While the Romans are well known for their debauched dining and vomi toriums, the Macedonians ushered in the first truly elaborate and sensational food presentations. Musicians and danc ing women accompanied the indulgent excesses of food with cooked dishes such as fish and fowl presented in a pig’s belly, and served on platters of precious met als, utensils of gold, and ivory bread baskets.
Today, although not quite as decadent, Coronado’s plethora of restaurants offers a kaleidoscope of visual culinary treats. When local professional caterer and owner of the Cays’ Calypso Cafe, Hanan Martha, was asked why food presentation is so important, her first reply was, “Because everyone takes photos of their food!” While some may find the practice annoying, it’s also true that photos of well-presented food on Facebook and Instagram can boost a restaurant’s cred and bring in customers.
Hanan’s more measured response is a reflection of the science. “We eat with our eyes,” she said, further explaining that her patrons expected clean plates with food that appeared moist and tasty to satisfy visual expectations.


The immediate response of Andrew Proust, CFO/COO of Clayton’s Bakery and Bistro, was, “We eat with our eyes! You see something tasty and you anticipate it being tasty.”
Clayton’s owner, Mary Frese, offered a more personal perspective. “Food presentation has been part of a process since the beginning of my career, which I learned from my mother and grandmother,” she explained. “An innate emphasis on the entire composition of flowers, color, and accessories” is fondly remembered from her first February birthday party, heavily themed, of course, in red.
The aesthetic of the party created a lasting impression and a passion that led to her career.
“It’s a joy to share this with our guests,” she confides, “and is my favorite part of the business, to be honest!”

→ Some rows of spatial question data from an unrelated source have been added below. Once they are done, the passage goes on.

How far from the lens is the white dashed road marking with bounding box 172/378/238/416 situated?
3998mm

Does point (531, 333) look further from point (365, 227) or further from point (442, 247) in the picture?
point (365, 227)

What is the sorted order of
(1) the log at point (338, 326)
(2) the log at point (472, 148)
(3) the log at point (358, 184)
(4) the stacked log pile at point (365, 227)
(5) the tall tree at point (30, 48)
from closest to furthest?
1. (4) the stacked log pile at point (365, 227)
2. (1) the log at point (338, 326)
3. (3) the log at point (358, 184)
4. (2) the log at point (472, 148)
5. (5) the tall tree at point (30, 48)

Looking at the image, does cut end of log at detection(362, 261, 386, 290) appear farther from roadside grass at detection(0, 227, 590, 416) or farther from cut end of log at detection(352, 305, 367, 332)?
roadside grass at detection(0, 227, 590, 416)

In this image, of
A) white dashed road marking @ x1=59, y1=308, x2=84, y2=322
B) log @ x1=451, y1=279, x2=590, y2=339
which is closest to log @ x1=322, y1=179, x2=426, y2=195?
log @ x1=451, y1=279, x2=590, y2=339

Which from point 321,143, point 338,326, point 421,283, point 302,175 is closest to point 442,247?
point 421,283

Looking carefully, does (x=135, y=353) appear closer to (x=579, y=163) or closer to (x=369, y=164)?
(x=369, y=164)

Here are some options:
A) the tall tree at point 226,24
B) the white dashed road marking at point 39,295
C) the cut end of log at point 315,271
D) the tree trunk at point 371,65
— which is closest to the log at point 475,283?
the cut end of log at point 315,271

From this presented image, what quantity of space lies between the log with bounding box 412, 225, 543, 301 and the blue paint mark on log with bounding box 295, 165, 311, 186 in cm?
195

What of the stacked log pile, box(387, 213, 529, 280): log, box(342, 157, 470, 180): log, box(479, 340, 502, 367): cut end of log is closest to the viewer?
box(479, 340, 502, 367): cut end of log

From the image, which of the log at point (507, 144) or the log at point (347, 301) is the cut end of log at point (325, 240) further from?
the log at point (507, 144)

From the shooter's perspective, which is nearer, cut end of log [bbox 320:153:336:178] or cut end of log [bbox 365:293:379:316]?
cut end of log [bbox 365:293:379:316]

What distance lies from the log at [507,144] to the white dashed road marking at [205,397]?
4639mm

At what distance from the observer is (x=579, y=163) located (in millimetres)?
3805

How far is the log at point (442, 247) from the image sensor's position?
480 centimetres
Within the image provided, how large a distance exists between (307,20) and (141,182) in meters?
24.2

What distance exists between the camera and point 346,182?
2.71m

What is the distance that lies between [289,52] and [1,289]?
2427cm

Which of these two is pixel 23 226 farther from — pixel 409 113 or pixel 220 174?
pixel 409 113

An uncannily similar response to the question came from Barbara Massey, Pastry Chef and part owner of Tartine’s, as well as a graduate of the Cordon Bleu. “In the world of pastry and dessert, we eat first with our eyes, so food presentation is paramount. But attractive and fancy will never mask mediocrity when it comes to taste. High quality ingredients and a balance of flavors is always a priority.”
Further confirmation of the visual component of culinary arts is illustrated in the Coronado Flower Show’s awards for Table Designs. This year’s theme of Cirque des Fleurs promises the jocular categories of “The Sword Swallower’s Intermission,” “After Party with the Acrobats,” “Equestrian Buffet,” and the poignantly themed, “Sad Clown, Cocktail for One.”
Don’t miss this riveting array of tablescapes at the 2025 Flower Show on April 12-13, and be sure to enjoy the culinary arts of our local restaurants.
Just remember to bring your phone for photos!